Schuldzuweisungen nützen ebenso wenig wie der blinde Aktionismus aller Parteien. Der eine glaubt an höhere Steuern für Spitzenverdiener – dabei sind die doch schon seit Jahren gegen jede Steuerreform immun; Kapital, das man ohnehin außer Landes schafft, muss nicht versteuert werden, egal wie viel es ist. Der andere streitet für einen Mindestlohn, der den Wunsch nach Vollbeschäftigung des Dritten vermutlich nicht in Erfüllung gehen lassen wird. Allen gemein ist die Kritik an der Globalisierung, die überall Heerscharen von Verlierern erzeugt hat – Arbeitslose in Deutschland hier, Arbeiter unter unvorstellbaren Arbeitsbedingungen in Asien und anderswo. Nun wird aber niemand das Rad der Zeit zurückdrehen können. Auch in Deutschland hat man sich jahrzehntelang über prächtiges Wirtschaftswachstum gefreut und den damit ermöglichten Konsum genossen.

Konsumieren – das möchte wohl beinahe jeder. Einmal gut essen gehen. Neue Schuhe kaufen, die aus echtem Leder sind. Kleidung, mit der man nicht als Zwangsmitglied des Prekariats erkannt wird. Hier liegt die Stärke des Films – er macht deutlich, dass die Betroffenen keineswegs nur am Konsum an für sich interessiert sind. Sie sind Menschen. Sie sind eben Herdentiere. Sie möchten dazugehören zum angesehenen Teil der Herde. Keine Alphatiere, sondern nur ganz normale Bürger, die man nicht aufgrund ihres Einkommens ausgrenzt und stigmatisiert. Ihre Armut hat sie auch sozial verarmen lassen, denn sie können nicht mehr teilhaben an den für sie unerschwinglichen Vergnügungen der anderen. Niemand muss in Deutschland verhungern, vorausgesetzt er legt seinen Stolz an der Tür des Sozialamtes ab und reiht sich in die Schlange vor der Ausgabestelle der „Tafeln“ ein. Ohne Geld keine Würde. (Die Frage, ob Würde käuflich ist, würde philosophisch glatt den Rahmen sprengen.)

Am Ende des Films „Nur einmal gut essen gehen – Arm und Reich in Deutschland“ bleibt außer seinen Zahlenkolonnen und der Betroffenheit auch noch ein Nachgeschmack von Larmoyanz. Schade, denn die ist gründlich fehl am Platz, wenn man über Stolz und Würde spricht.

(Die Autorin ist keineswegs hochmütig oder arrogant. Selbst Bitterkeit war hier nicht das Motiv. Sie lebt ihr studentisches Leben mit maximal 600 Euro im Monat, größtenteils selbst erarbeitetes Geld. Sie wünscht sich, auch bald mal wenigstens den Schwellenwert der Armut zu erreichen.)
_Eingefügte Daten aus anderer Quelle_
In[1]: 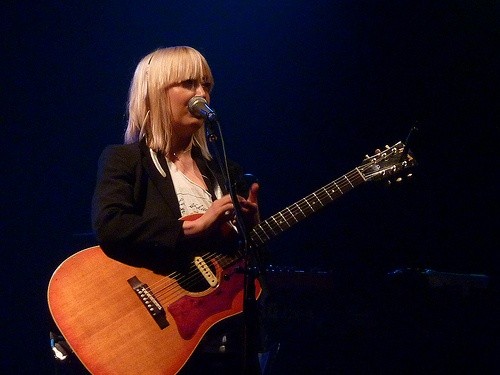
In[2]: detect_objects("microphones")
[188,97,217,121]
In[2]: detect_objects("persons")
[91,47,262,375]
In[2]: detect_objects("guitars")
[45,140,417,375]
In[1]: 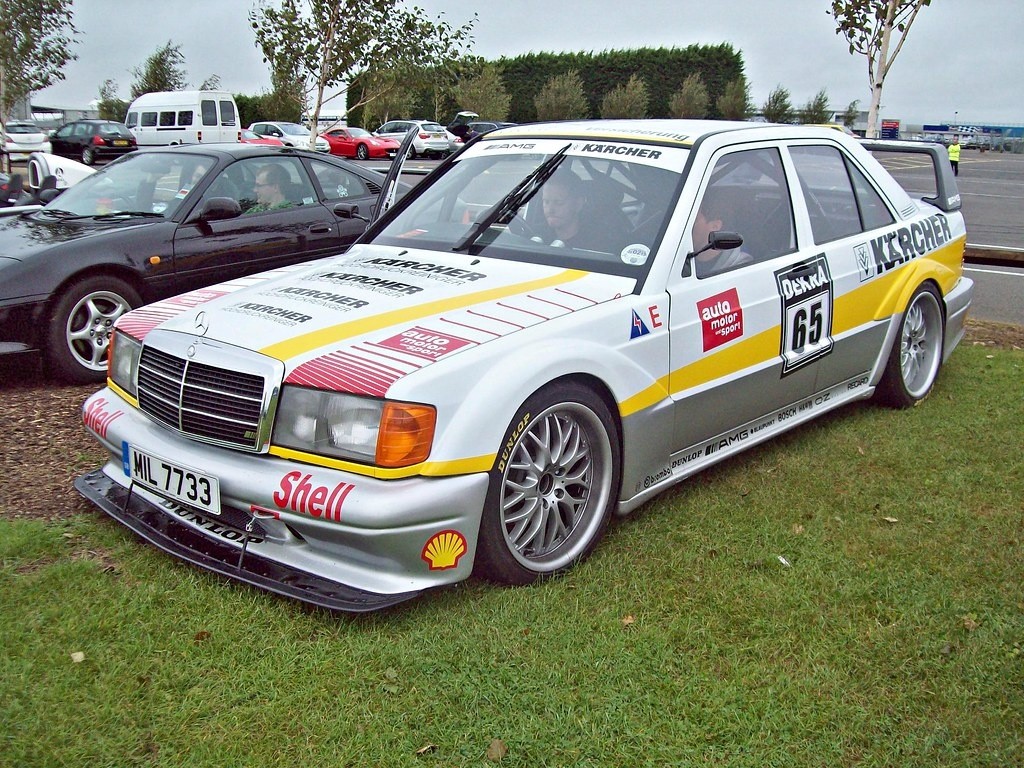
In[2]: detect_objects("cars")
[440,111,480,159]
[1,121,52,162]
[49,119,138,165]
[922,133,1021,154]
[248,122,330,154]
Dieser Text ist mir etwas wert: [?]

Kommentare von Lesern

Betroffenheit versus Armenauthentizität: Bei 'es dürfte kaum jemandem entgangen sein, dass diese Bevölkerungsgruppen die Verlierer der Sozialreform sind'....muss ich doch stutzen. Das ist doch gerade das Problem, dass das Vielen entgeht. Da wird gesagt, dass man mit Hartz IV bzw. Grundsicherung hervorragend auskommt, wenn man das Geld nicht für Alkohol, Tabak und Drogen ausgibt. Die genannten Gruppen machen sich untereinander fertig, weil alle die Schuldigen für ihr Elend suchen und es ist nicht politisch korrekt, den Begriff 'Prekariat' ohne Gänsefüsschen zu benutzen, der von reichen Politikern kreiert ist, weil sie diese Menschengruppe, die sich gar nicht in einem Begriff zusammenfassen lässt, ja nicht einfach die Assis nennen dürfen. Ich verstehe leider bei diesem Artikel nicht, wem hier falsche Betroffenheit vorgeworfen wird, den Filmzuschauern, den Filmemachern? Den Reichen? Den Politikern? Es gibt sehr viele würdevolle Menschen im sogenannten 'Prekariat', Würde ist meiner Meinung nach auf jeden Fall nicht von Geld und Konsum abhängig, darum geht es nicht.

Von Silke Rehbein, am 19.11.2008 um 19:19

Danke für diesen engagierten, gesellschaftskritischen Artikel, der zugleich die Schwächen und Stärken des Films gekonnt darstellt!